Reform’s annual conference, which kicks off today, is more than a rally; it’s a stress test for whether the party can truly look like a government-in-waiting rather than just a protest vehicle. If Nigel Farage’s insurgents do well in the huge May 2026 election cycle, the potential Reform revolution will start to look less like something to wind up your leftie (and Tory) friends with and more like something to start seriously planning for.


The scale of the conference alone is striking. Over 6,000 attendees are expected. Sponsorship has come from the likes of Heathrow, TikTok, JCB and Japan Tobacco International. There are big rumours about various pyrotechnics installed at the main stage for a ‘big moment’.


The line-up is also full of Westminster crossovers. Michael Gove is set to interview Reform’s Head of DOGE, Zia Yusuf, while former MP and GB News pundit Jacob Rees-Mogg joins a democracy panel with historian David Starkey. And with Gibraltar, Israel and Albania sending representatives, Reform is actively pitching itself as something more than a sideshow. Ex Tory Minister Nadine Dorries is the latest defection and will introduce Farage’s speech today at 4pm.


Reform wants people to take away the idea that the party has a built out policy platform - that they are more than a protest party and are ready to grip the reins of power with a radical agenda of, well, reform. But are mass deportations powered by quitting international human rights treaties and a huge prison-building programme really what business wants to hear? What is the Reform plan on taxes, Bank of England independence and getting homes built? What do they have to say to the international companies creating jobs in the UK to help deliver low-carbon electricity?


Business has all these questions and more besides. Perhaps we will start to get a clue on some of them this weekend.

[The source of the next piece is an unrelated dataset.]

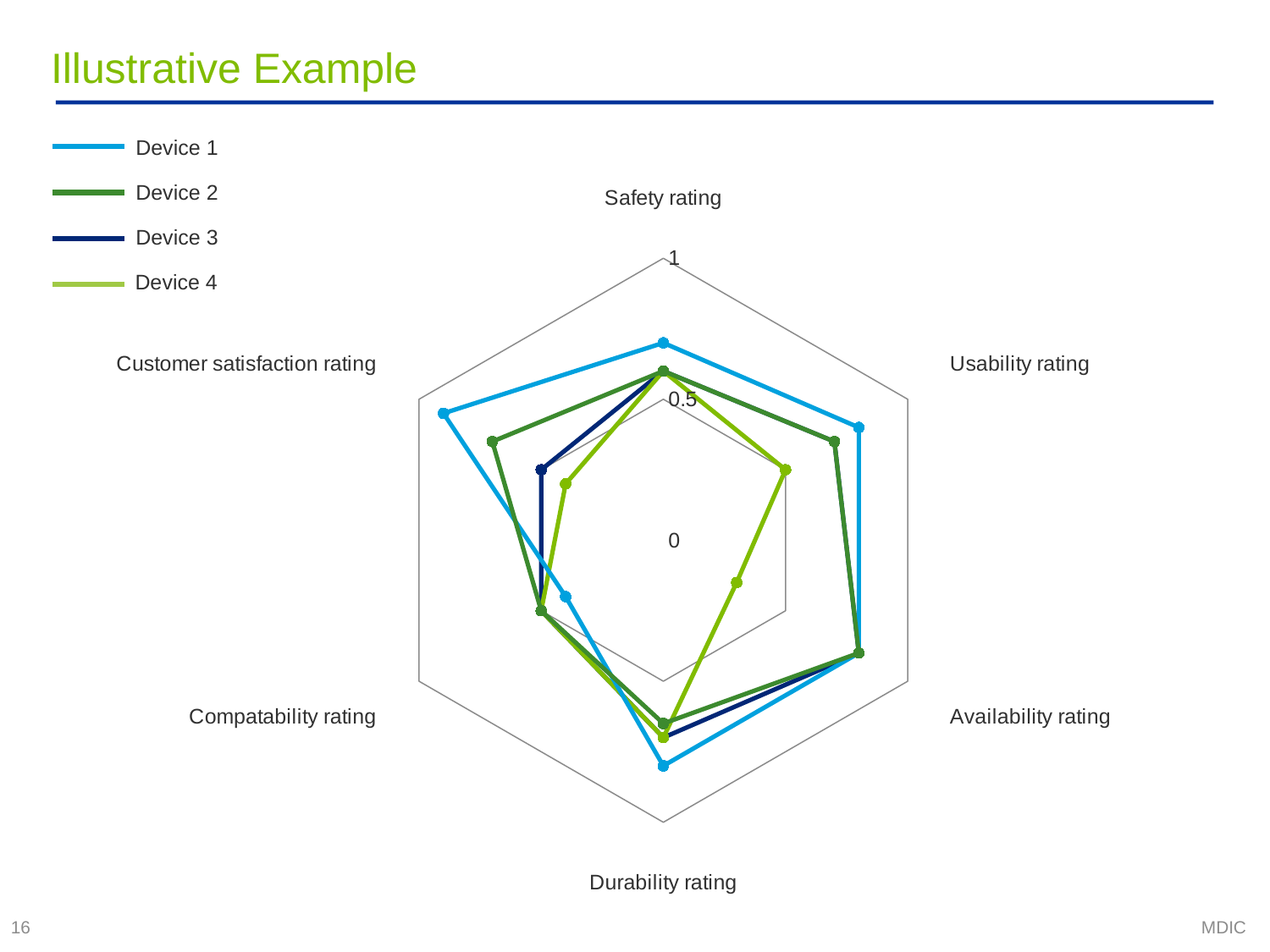
Which device has the lowest Compatability rating? Device 1 Is the Availability rating for Device 4 greater or less than 0.5? less Is the Customer satisfaction rating for Device 1 greater or less than 0.5? greater How many series does the legend list? 4 Which device has the highest Safety rating? Device 1 What is the title of the slide containing the radar chart? Illustrative Example How many rating categories are plotted on the radar chart? 6 Which device has the highest Customer satisfaction rating? Device 1 Which device has the lowest Availability rating? Device 4 Which is larger, the Usability rating for Device 1 or for Device 4? Device 1 What kind of chart is shown on the slide? Radar chart Which is larger, the Customer satisfaction rating for Device 2 or for Device 4? Device 2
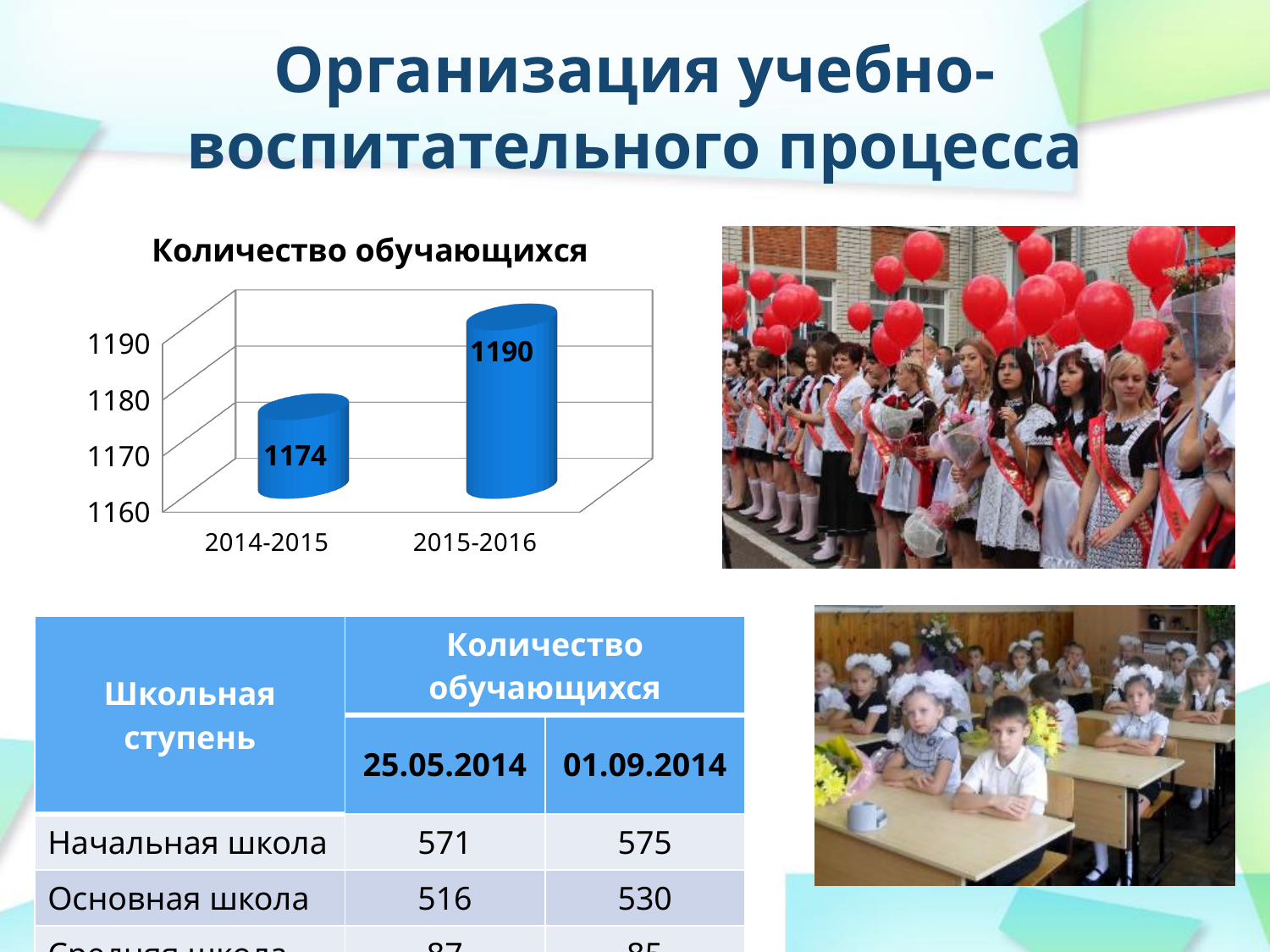
Do the values in the chart 'Количество обучающихся' rise or fall from 2014-2015 to 2015-2016? rise How many categories are shown in the chart 'Количество обучающихся'? 2 What colour are the bars in the chart 'Количество обучающихся'? blue In the chart 'Количество обучающихся', which is larger: the value for 2014-2015 or for 2015-2016? 2015-2016 Is the value for 2014-2015 in the chart 'Количество обучающихся' greater or less than 1180? less What is the title of the chart on the slide? Количество обучающихся Which category has the highest value in the chart 'Количество обучающихся'? 2015-2016 What is the value for 2015-2016 in the chart 'Количество обучающихся'? 1190 Which category has the lowest value in the chart 'Количество обучающихся'? 2014-2015 What is the difference between the values for 2015-2016 and 2014-2015 in the chart 'Количество обучающихся'? 16 What is the value for 2014-2015 in the chart 'Количество обучающихся'? 1174 What kind of chart is 'Количество обучающихся'? bar chart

And the timing of this weekend's conference couldn’t be better for Farage. Angela Rayner’s stamp duty confession of underpaying tax on her £800k flat has put Labour on the defensive this week. Rachel Reeves has also set the Autumn Budget date for November 26, forcing the government further into a high-stakes media spotlight amid furious speculation over which taxes she’ll need to raise.


The wider context is momentum. Reform is polling far ahead of Labour in most surveys. May 2026 brings elections to the Scottish and Welsh Parliaments, all the London boroughs and dozens of Labour-held town halls. Keeping up the pace without any embarrassing gaffes or scandals is priority number one for this conference.


In short, we should expect fireworks and wipe out coverage in the papers and on TV bulletins (unless Rayner quits at lunchtime, anyway).